The Dendrobium genus of orchids contains over 1,200 species. The name derives from a Greek word that means "one who lives in trees." The genus is so large it is divided into sub-classes according to its floral and vegetative characteristics. "Den-phals" and "antelope types" are two common hybrid sub-classifications. Dendrobiums are an easy orchid to grow with some general orchid knowledge about light, air, water and food.
The natural habitat of Dendrobium orchids is in the canopy of tall trees where they can receive as much light as possible. Home growing conditions can mimic this by keeping orchids out of full shade. Morning sun with some afternoon shade is beneficial. Orchids grown in sufficient light have yellowish-green leaves and strong upright growth. Dendrobiums will not bloom abundantly in dim or insufficient light. They grow well under trees with a high canopy.
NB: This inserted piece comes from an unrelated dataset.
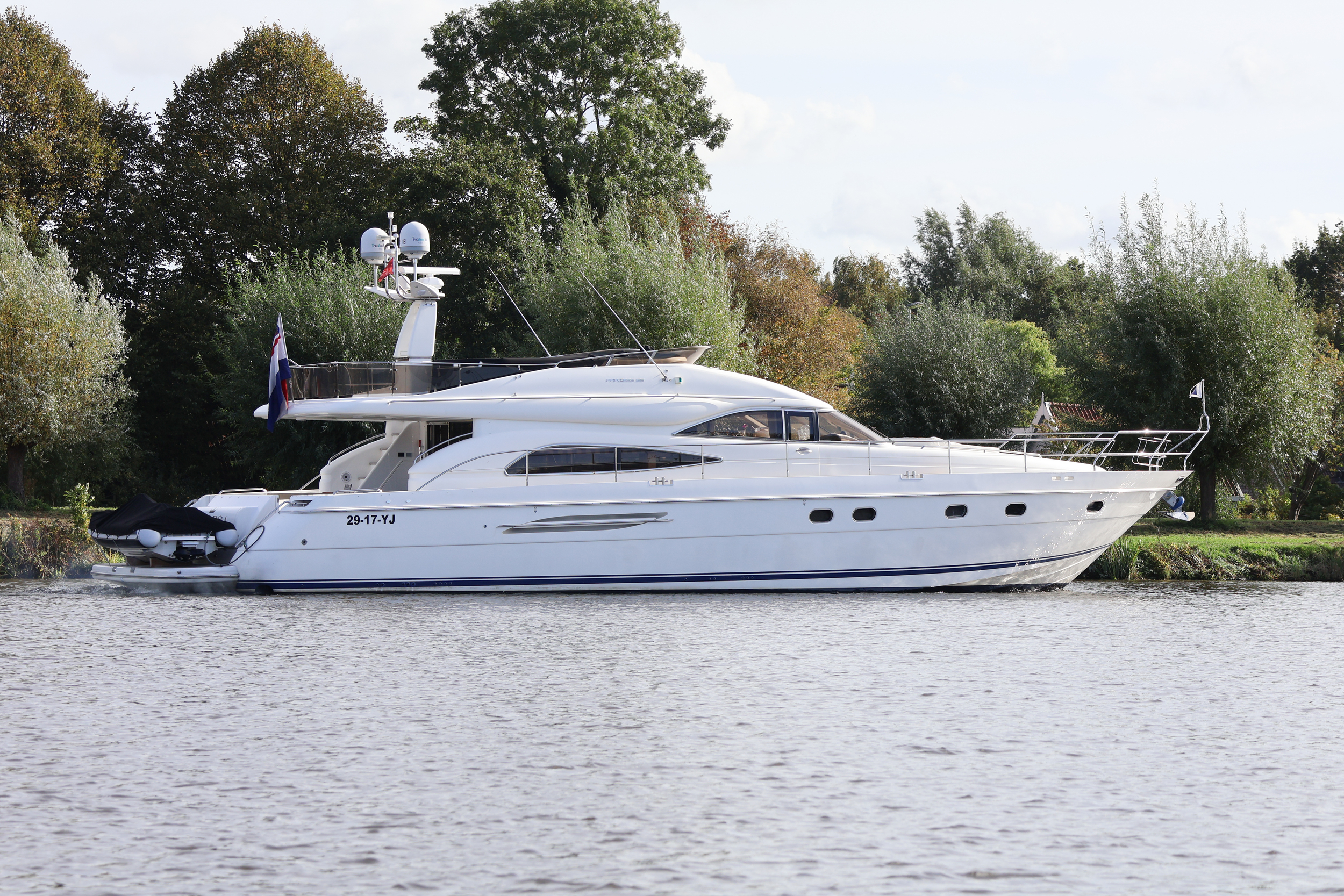 Princess 65 Fly — foto 1 van 46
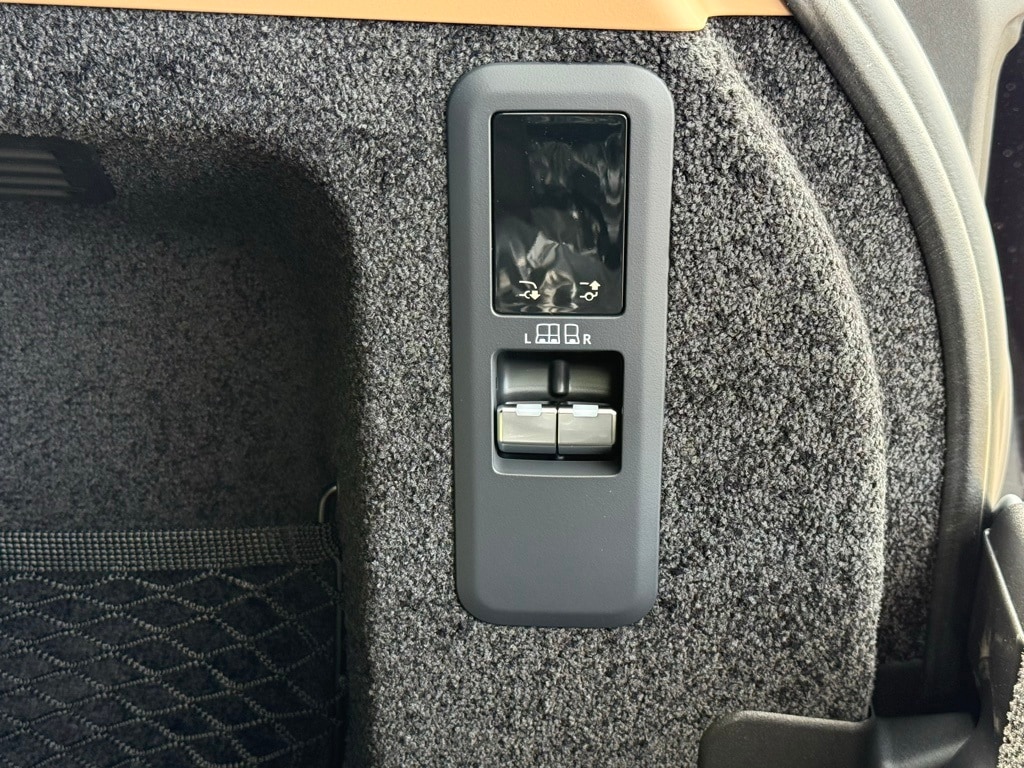 2025 Land Rover Range Rover SE photo 3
Orchids do not grow in soil; unlike many other plants, their roots need air. The potting medium for Dendrobiums should be very porous, open and have exceptionally good drainage. One mixture is two parts granulated charcoal, two parts sifted perlite and one part sterile potting mixture. They are cannot thrive in a stagnant growing medium. Air circulation is essential for all parts of the plant. Some growers use an overhead fan to gently move the air.
The American Orchid Society reports that more orchids are killed by incorrect watering than anything else. Dendrobium orchids of all varieties should be watered only when dry to the touch. Let them go dry between watering. Time varies according to individual growing conditions. Plastic pots feel much lighter when it is time to water. Irrigate the plants freely until water runs through the drainage holes. This also flushes out salts. Water Dendrobium orchids thoroughly at least once a month.
Dendrobium orchids bloom more abundantly when they are fertilized regularly. Typically this is once a week during the summer and every two weeks in the winter. Water the plant first and then apply a diluted mixture. There are many types of orchid fertilizers available at garden centers. Dilute commercial fertilizers to 1/2 the recommended strength. A compost tea made with one tablespoon compost to one gallon of water will provide balanced nutrients.
Dendrobium orchid roots grow over the edge of the pot occasionally but it does not indicate it's time to repot the plant. Repot when the body of the plant has grown over the edge or the planting medium breaks down. The beginning of the growing season is the best time to repot orchids. Gently remove the plant and the old potting medium and cut away any dead, brown roots. Place it in the new pot and gently surround it with new growing medium. Water lightly until the orchid establishes itself.